Data wrangling with Clojure

Clojure is a great language for wrangling data that is either awkwardly-sized or where data needs to be drawn from and stored in different locations.

What does awkward-sized data mean?

I am going to attribute the term “awkward-sized data” to Henry Garner and Bruce Durling. Awkward-sized data is neither big data nor small data and to avoid defining something by what it is not I would define it as bigger than would fit comfortably into a spreadsheet and irregular enough that it is not easy to map onto a relational schema.

It is about hundreds of thousands of data points and not millions, it is data sets that fit into the memory on a reasonably specified laptop.

It also means data where you need to reconcile data between multiple datastores, something that is more common in a microservice or scalable service world where monolithic data is distributed between more systems.

What makes Clojure a good fit for the problem?

Clojure picks up a lot of good data processing traits from its inheritance as a LISP. A LISP after all is a “list processor”, the fundamental structures of the language are data and its key functionality is parsing and processing those data structures into operations. You can serialise data structures to a flat-file and back into memory purely through the reader macro and without the need for parsing libraries.

Clojure has great immutable data structures with great performance, a robust set of data processing functions in its core library, along with parallel execution versions, it has well-defined transactions on data. It is, unusually, lazy be default which means it can do powerful calculations with a minimal amount of memory usage. It has a lot of great community libraries written and also Java compatibility if you want to use an existing Java library.

Clojure also has an awesome REPL which means you have a powerful way of directly interacting with your data and getting immediate feedback on the work you are doing.

Why not use a DSL or a specify datastore?

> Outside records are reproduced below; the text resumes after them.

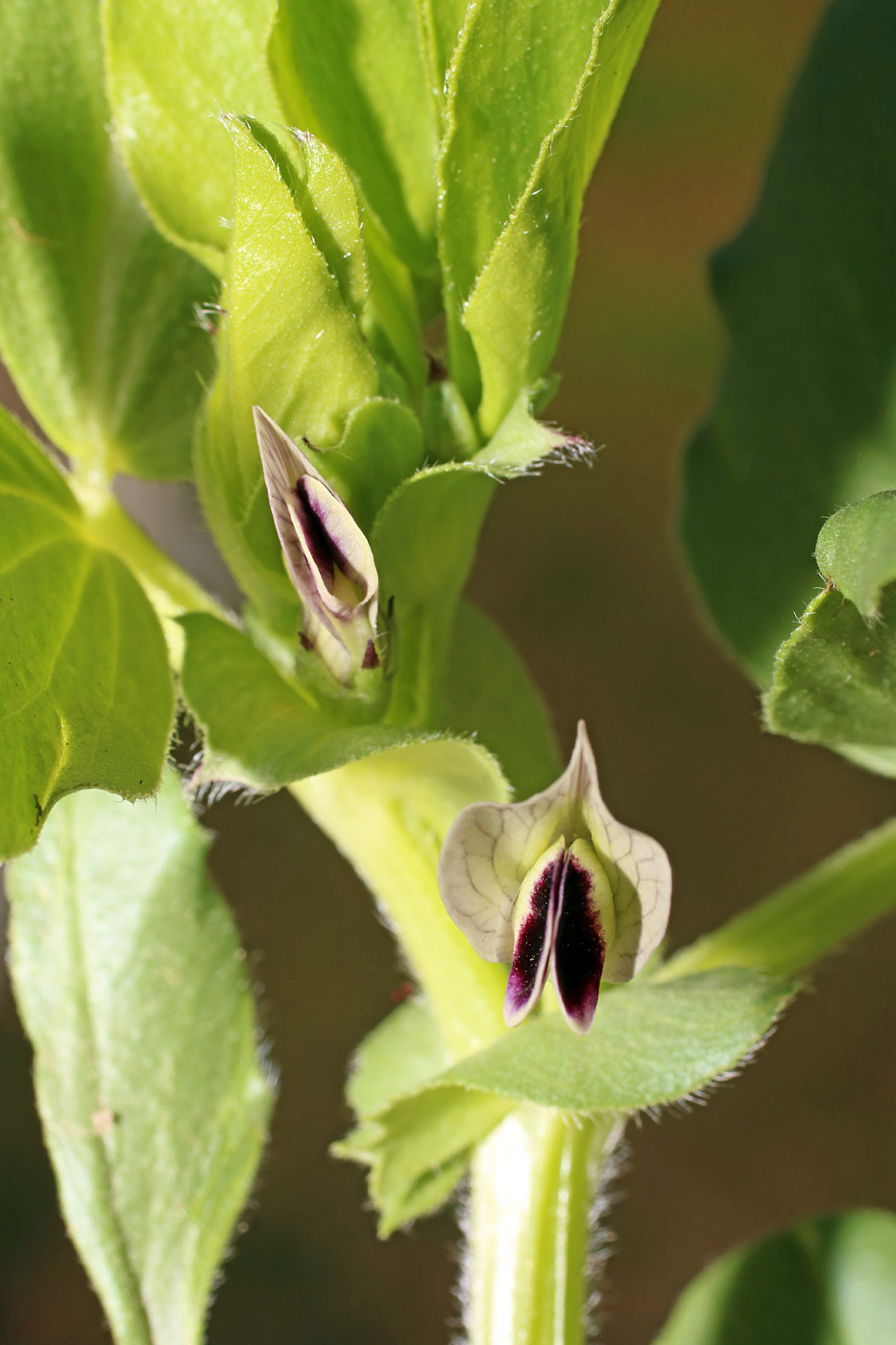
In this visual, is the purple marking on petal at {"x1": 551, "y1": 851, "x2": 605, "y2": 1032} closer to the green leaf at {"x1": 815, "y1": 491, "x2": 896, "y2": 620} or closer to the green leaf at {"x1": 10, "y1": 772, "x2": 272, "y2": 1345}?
the green leaf at {"x1": 815, "y1": 491, "x2": 896, "y2": 620}

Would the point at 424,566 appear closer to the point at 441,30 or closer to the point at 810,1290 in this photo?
the point at 441,30

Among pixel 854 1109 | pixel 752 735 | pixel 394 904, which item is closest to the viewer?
pixel 394 904

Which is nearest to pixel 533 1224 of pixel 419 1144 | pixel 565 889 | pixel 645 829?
pixel 419 1144

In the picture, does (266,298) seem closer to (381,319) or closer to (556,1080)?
(381,319)

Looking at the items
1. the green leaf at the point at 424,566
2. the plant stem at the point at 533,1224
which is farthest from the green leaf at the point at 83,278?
the plant stem at the point at 533,1224

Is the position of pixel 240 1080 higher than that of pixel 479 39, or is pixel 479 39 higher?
pixel 479 39

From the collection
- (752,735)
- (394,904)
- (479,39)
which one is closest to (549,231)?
(479,39)

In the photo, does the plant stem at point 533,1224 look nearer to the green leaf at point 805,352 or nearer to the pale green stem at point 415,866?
the pale green stem at point 415,866
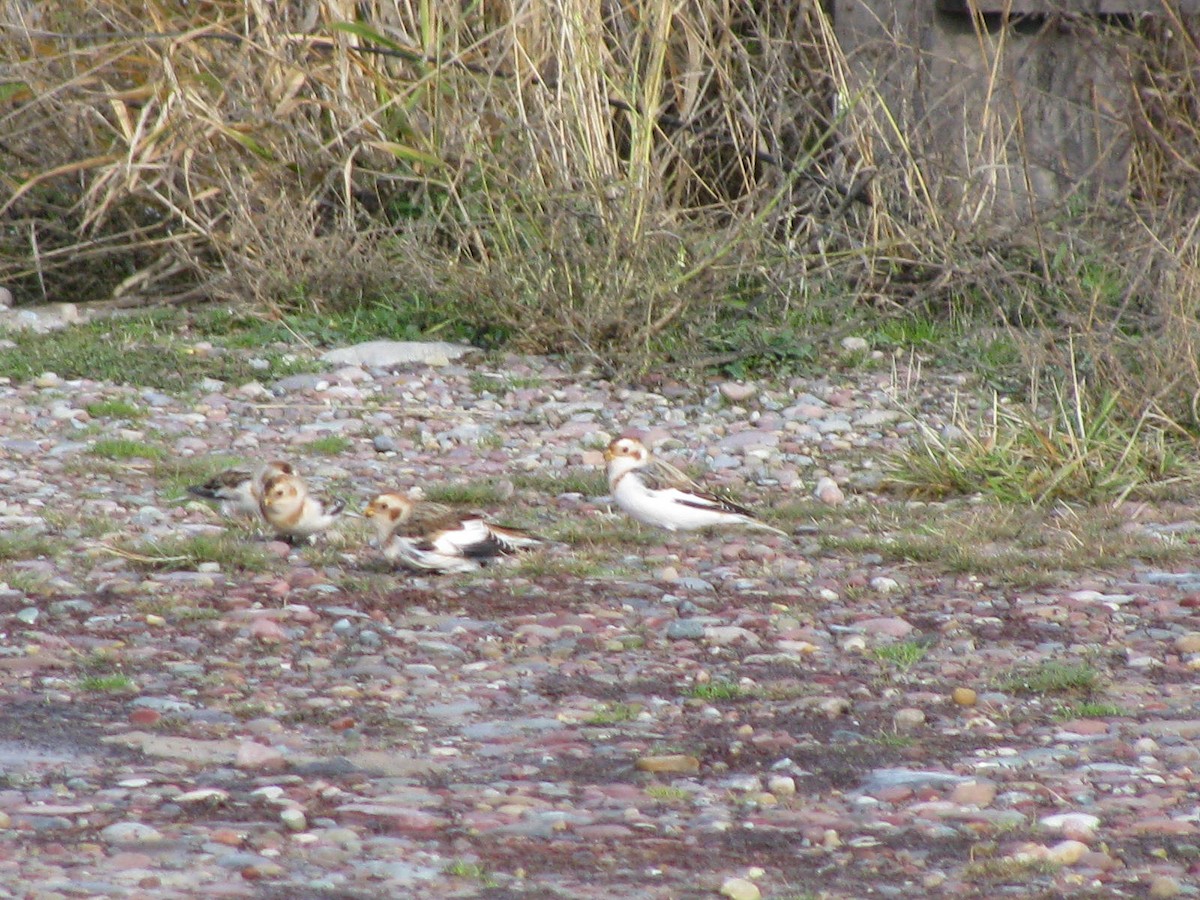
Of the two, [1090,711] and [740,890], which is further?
[1090,711]

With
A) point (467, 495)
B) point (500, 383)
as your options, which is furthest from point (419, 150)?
point (467, 495)

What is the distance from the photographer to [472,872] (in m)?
3.63

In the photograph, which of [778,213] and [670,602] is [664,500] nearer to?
[670,602]

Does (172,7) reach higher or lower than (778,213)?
higher

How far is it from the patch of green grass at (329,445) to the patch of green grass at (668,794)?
467cm

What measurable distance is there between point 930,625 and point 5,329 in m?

I will leave the argument as to why you need a general purpose programming language to Tommy Hall, his talk about cloud infrastructure DSLs is equally relevant here. There are things you reasonably want to do and you can either add them all to a DSL until it has every feature of poorly thought-out programming language or you can start directly with the programming language.

For me the key thing that I always want to do is read or write data, either from a datastore, file or HTTP/JSON API. I haven’t come across a single data DSL that makes it easier to read from one datastore and write to another.

Where can I find out more?

If you are interested in statistical analysis a good place to start is Bruce Durling’s talk on Incanter which he gave relatively early in his use of it.

Henry Garner’s talk Expressive Parallel Analytics with Clojure has a name that might scare the hell out of you but, trust me, this is actually a pretty good step-by-step guide to how you do data transformations and aggregations in Clojure and then make them run in parallel to improve performance.

Libraries I like

In my own work I lean on the following libraries a lot.

JSON is the lingua franca of computing and you are going to need a decent JSON parser and serialiser, I like Cheshire because it does everything I need, which is primarily produce sensible native data structures that are as close to native JSON structures as possible.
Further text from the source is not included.